Segundo o chefe de política internacional de crimes cibernéticos do Departamento de Home Office do Reino Unido, Justin Millar, a cooperação entre países é essencial para a coleta de evidências que levem à punição dos criminosos, uma vez que estes podem fazer vítimas em qualquer ponto do planeta.

Millar explicou que o Reino Unido precisou de 10 anos para formalizar sua adesão à Convenção de Budapeste – as discussões começaram em 2001 e a ratificação do acordo só ocorreu em 2011. Um dos maiores desafios, lembrou ele, foi promover mudanças nas leis do país para permitir a identificação e penalização dos autores de crimes cibernéticos.

Atualmente, a cada ano, o Reino Unido faz cerca de 200 buscas de informações em outros países, relacionadas a práticas criminosas.
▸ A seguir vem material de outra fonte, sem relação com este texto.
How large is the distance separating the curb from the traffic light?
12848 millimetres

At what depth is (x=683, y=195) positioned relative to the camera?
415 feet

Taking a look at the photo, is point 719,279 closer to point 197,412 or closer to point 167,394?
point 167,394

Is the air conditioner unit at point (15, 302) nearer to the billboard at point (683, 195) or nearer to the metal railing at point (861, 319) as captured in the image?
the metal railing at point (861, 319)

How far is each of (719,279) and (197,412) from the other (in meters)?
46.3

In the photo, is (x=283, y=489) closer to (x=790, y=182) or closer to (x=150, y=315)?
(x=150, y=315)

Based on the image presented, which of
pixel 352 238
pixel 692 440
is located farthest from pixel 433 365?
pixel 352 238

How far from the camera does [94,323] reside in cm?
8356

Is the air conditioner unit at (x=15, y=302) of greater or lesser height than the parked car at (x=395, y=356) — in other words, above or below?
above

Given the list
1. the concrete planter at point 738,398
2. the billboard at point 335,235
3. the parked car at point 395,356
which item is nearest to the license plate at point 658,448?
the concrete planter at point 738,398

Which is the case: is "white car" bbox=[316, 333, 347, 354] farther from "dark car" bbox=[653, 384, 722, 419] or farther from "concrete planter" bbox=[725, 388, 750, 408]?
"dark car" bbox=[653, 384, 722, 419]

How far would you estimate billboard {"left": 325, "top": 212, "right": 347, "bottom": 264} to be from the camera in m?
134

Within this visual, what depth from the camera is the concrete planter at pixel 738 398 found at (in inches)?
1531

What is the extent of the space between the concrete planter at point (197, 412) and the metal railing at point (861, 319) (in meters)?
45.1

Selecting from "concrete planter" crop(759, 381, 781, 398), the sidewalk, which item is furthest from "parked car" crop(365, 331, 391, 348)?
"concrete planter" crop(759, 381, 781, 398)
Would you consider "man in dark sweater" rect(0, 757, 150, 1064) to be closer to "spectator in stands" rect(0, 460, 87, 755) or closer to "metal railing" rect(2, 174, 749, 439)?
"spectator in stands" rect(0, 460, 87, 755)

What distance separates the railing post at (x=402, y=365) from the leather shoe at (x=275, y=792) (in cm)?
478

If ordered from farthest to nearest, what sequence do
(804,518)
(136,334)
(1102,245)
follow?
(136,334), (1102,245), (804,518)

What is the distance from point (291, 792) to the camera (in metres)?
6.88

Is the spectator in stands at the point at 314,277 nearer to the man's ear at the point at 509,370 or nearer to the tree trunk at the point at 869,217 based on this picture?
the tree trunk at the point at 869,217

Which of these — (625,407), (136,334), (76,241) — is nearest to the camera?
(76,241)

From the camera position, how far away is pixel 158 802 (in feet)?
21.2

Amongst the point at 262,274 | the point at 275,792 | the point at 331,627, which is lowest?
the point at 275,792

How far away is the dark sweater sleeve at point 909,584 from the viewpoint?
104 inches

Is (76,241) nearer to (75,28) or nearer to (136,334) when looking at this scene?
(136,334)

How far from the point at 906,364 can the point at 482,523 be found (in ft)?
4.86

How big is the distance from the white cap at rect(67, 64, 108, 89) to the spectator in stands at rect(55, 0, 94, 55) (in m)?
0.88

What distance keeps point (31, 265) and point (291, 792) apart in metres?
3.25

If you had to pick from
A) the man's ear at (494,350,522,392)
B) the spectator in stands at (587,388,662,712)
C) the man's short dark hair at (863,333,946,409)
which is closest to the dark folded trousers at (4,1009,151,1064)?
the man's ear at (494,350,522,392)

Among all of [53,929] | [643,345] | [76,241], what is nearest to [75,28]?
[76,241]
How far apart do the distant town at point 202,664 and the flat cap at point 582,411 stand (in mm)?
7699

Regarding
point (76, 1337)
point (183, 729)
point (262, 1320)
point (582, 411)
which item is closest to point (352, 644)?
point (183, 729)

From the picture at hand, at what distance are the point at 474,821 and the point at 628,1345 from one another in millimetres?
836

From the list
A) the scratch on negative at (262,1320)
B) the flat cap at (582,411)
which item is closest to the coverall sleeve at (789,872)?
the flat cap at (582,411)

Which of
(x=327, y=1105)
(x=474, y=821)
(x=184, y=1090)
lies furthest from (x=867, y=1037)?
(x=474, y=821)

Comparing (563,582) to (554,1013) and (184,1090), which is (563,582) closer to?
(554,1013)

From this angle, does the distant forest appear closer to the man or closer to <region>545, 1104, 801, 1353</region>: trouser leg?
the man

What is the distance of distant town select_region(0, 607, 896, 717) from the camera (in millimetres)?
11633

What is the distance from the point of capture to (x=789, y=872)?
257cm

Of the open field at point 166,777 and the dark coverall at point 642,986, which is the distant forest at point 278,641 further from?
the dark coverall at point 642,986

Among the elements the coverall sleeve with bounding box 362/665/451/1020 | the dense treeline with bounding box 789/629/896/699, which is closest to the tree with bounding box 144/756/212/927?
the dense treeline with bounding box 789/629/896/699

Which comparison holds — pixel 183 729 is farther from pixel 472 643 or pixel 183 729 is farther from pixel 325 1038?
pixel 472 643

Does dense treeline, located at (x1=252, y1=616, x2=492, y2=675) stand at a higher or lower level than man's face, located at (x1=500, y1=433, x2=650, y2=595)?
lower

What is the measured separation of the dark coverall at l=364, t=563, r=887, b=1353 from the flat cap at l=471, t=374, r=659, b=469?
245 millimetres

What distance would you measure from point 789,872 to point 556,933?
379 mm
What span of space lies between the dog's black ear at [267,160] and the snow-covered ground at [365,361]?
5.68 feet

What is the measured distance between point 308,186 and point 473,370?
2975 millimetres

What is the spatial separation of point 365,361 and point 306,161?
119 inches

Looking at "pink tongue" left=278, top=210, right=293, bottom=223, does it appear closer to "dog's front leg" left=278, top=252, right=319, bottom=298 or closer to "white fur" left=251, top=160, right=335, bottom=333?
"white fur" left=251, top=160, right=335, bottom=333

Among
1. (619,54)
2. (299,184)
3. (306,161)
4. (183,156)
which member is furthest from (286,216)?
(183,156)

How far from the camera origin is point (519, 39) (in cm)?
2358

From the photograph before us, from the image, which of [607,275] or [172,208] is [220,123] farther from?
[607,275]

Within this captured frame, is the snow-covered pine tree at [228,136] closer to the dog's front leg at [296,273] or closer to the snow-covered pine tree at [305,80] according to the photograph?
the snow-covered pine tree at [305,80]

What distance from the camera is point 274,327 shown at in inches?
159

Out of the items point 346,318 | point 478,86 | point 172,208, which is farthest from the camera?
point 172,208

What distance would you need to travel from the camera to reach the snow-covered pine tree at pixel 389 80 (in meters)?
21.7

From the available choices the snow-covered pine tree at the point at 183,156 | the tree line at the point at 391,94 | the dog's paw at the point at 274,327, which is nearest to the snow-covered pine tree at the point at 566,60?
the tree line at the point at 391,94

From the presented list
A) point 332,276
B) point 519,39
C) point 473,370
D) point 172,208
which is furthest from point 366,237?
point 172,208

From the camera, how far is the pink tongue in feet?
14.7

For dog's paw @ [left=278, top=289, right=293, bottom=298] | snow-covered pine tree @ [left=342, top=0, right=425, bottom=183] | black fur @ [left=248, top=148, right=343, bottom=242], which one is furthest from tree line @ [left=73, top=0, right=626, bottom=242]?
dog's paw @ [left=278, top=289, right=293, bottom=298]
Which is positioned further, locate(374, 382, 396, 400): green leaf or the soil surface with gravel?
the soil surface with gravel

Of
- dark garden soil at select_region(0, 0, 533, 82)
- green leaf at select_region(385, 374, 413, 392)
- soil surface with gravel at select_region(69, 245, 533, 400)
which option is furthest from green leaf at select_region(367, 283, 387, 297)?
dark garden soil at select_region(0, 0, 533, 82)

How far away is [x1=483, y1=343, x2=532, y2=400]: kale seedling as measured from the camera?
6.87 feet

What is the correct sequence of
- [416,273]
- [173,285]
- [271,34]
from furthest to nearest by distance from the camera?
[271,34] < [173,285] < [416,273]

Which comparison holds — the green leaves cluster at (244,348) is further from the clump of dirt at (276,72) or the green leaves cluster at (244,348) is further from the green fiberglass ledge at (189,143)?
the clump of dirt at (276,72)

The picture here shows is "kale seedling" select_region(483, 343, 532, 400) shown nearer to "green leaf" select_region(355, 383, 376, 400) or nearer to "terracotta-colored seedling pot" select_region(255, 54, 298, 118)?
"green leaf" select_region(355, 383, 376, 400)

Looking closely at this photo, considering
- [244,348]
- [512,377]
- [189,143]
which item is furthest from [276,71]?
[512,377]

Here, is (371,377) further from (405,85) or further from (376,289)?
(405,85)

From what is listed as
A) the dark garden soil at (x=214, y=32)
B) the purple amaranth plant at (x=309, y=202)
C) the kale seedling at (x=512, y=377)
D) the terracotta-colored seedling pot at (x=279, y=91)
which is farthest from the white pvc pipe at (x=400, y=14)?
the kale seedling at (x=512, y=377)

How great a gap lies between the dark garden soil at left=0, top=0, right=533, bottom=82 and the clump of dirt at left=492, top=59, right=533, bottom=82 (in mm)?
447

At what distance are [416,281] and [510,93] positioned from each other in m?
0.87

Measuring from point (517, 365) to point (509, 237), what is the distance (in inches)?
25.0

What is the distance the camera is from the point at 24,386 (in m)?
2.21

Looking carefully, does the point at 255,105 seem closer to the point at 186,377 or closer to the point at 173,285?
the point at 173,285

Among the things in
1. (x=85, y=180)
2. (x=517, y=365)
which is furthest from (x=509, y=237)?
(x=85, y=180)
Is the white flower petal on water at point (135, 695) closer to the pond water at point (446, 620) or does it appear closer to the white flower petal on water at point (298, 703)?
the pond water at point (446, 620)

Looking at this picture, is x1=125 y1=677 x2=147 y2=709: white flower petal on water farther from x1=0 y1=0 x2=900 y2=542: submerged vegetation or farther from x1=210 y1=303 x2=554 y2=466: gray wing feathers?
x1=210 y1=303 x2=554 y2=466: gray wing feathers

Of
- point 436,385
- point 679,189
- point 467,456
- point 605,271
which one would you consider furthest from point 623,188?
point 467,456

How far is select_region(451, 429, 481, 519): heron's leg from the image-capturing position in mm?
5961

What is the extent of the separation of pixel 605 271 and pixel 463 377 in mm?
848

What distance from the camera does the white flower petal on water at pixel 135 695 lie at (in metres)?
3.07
Já no ambiente interno, de acordo com Millar, a lei britânica não exige que os provedores de internet tomem a iniciativa de monitorar e bloquear conteúdos suspeitos, mas, uma vez notificados pela polícia ou órgãos de estado, estes sites ilegais são retirados da rede.

Para Millar, o primeiro passo no combate internacional ao cibercrime é construir um relacionamento de confiança entre as polícias, autoridades públicas e empresas de diversos países. “Uma vez que a cooperação começa as dificuldades desaparecem”, frisou o representante do governo britânico, respondendo a questionamento do diretor de Políticas Públicas e Relações com a Indústria da LTAHub, Felipe Senna.

O webinar sobre as práticas do Reino Unido no combate ao cibercrime foi o quarto de uma série promovida pela LTAHub no Brasil. Esta edição contou com o apoio da Embaixada Britânica em Brasília e da Motion Picture Association (MPA), que representa os principais estúdios de cinema dos Estados Unidos.

Operação 404 no Brasil

A diretora de relações governamentais da MPA América Latina, Andressa Pappas, lembrou que, no início deste mês, o Ministério da Justiça e Segurança Pública do Brasil coordenou a segunda fase da Operação 404, que, com apoio da Polícia Civil em diversos estados, bloqueou 252 sites e 65 aplicativos de streaming ilegal.

A ação contou com a colaboração das embaixadas dos Estados Unidos e do Reino Unido no Brasil, além de associações de empresas do setor audiovisual, como a MPA e ABTA (Associação Brasileira de Televisão por Assinatura). Para Andressa Pappas, este tipo de operação pode ser ainda mais eficaz a partir da adesão do país à Convenção de Budapeste.

Ela lembrou que o Brasil só iniciou no ano passado o processo de formalização do acordo, por iniciativa do mesmo Ministério da Justiça e Segurança Pública. Isso ocorreu após anos de esforços de um Grupo de Trabalho constituído para esse fim, envolvendo Ministério das Relações Exteriores, Polícia Federal, Departamento de Recuperação de Ativos e Cooperação Jurídica Internacional (DRCI), Gabinete de Segurança Institucional da Presidência da República, Agência Brasileira de Inteligência e Ministério Público Federal.

Em julho deste ano, o presidente Jair Bolsonaro encaminhou ao Congresso Nacional o processo de ratificação legislativa da adesão brasileira à Convenção de Budapeste, que está em vigor desde 2004.

Uma vez signatário, o Brasil se unirá a um círculo internacional que já inclui 44 estados-membros do Conselho da Europa e 20 estados não membros, como os Estados Unidos, Canadá, Chile, Argentina, Colômbia, República Dominicana e Peru, nas Américas.